Peau de Chagrin / Bleu de Nuit follows a bride and groom on their wedding day. Baloji avoids a linear narrative, creating instead a series of metaphorical images that condense fleeting impressions into unsettling emotions. “Many shots depict an absent partner, which implies that one of them has gone back on their promises; changed their mind. The film illustrates this allegorically, showing the two protagonists alone in their wedding finery in front of the ceremonial installations. The backdrops become clearer as the cloud of yellowish smoke dissipates,” Baloji explains. These wedding frames, seeped as they are in vegetal embellishments, construct a theatrical stage that allows Baloji to play out his symbolic tales of love, lust and eventual apathy.

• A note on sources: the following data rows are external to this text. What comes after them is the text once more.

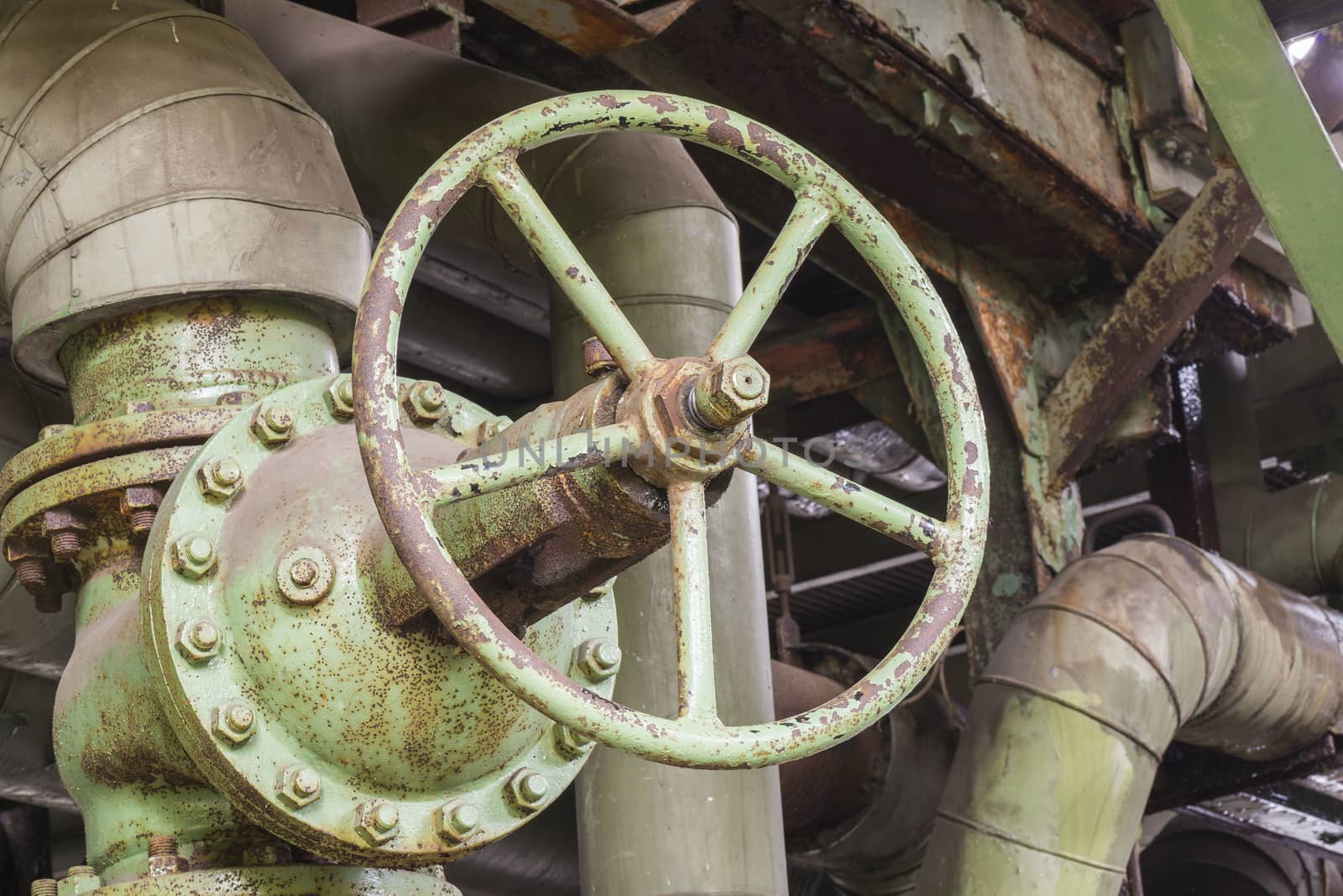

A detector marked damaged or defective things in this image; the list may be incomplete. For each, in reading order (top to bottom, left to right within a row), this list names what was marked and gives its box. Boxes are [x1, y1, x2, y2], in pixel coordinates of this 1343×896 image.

rusty metal surface [477, 0, 698, 57]
rusty metal surface [1041, 169, 1262, 493]
corroded bolt [581, 339, 618, 378]
corroded bolt [252, 406, 297, 446]
corroded bolt [326, 378, 356, 423]
corroded bolt [406, 381, 450, 426]
rusty metal surface [354, 93, 987, 772]
rusty handwheel [351, 90, 994, 772]
corroded bolt [692, 354, 766, 433]
corroded bolt [196, 460, 243, 503]
corroded bolt [119, 490, 163, 537]
corroded bolt [42, 510, 89, 567]
corroded bolt [172, 534, 217, 584]
corroded bolt [175, 617, 220, 668]
corroded bolt [574, 634, 621, 685]
corroded bolt [215, 701, 257, 745]
corroded bolt [557, 728, 598, 762]
corroded pipe [913, 537, 1343, 893]
corroded bolt [275, 768, 322, 812]
corroded bolt [504, 768, 551, 819]
corroded bolt [354, 805, 401, 846]
corroded bolt [433, 805, 480, 846]
corroded bolt [147, 839, 186, 879]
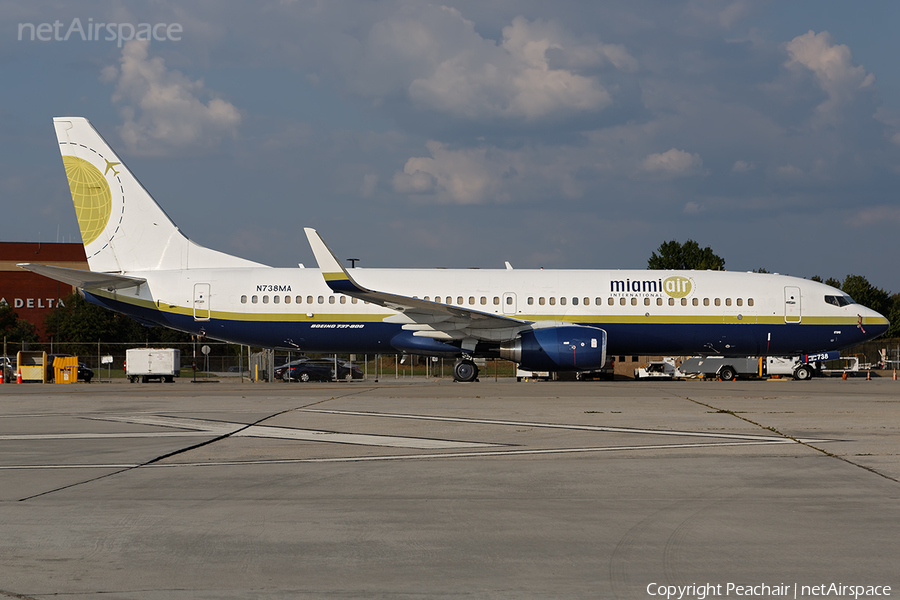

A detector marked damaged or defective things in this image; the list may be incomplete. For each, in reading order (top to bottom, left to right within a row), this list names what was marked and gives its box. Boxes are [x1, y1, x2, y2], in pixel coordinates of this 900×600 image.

pavement crack line [17, 384, 376, 502]
pavement crack line [684, 394, 892, 482]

The hand-crafted masks worn by the characters throughout the film further highlight Baloji’s desired dramatic effect. As the figures wait in vain, “the masks come to represent the love that becomes a ghost. In this way, the masks separate the symbolically-charged waiting shots from the more figurative parts of the video,” Baloji says. This contrast is made all the more poignant by the intricately decorated wooden backdrops, which draw on Pygmy culture and its visually rich wedding rituals; “the installations are historically used as altars for wedding ceremonies,” the artist explains. In drawing on a long-established tradition, Baloji emphasises the pain felt by the lonesome character waiting at the altar and transforms a conventionally celebratory occasion into a harrowing betrayal.
Peau de Chagrin / Bleu de Nuit is an aesthetic triumph; vibrant, atmospheric and undeniably compelling. When asked how the final outcome compares to his initial visions, Baloji admits that “it’s pretty close. We just didn’t have time to shoot everything. I made sure to be extremely prepared since the budget was very low. I knew the whole shooting list by heart, which meant we could focus our attention on the acting on set.”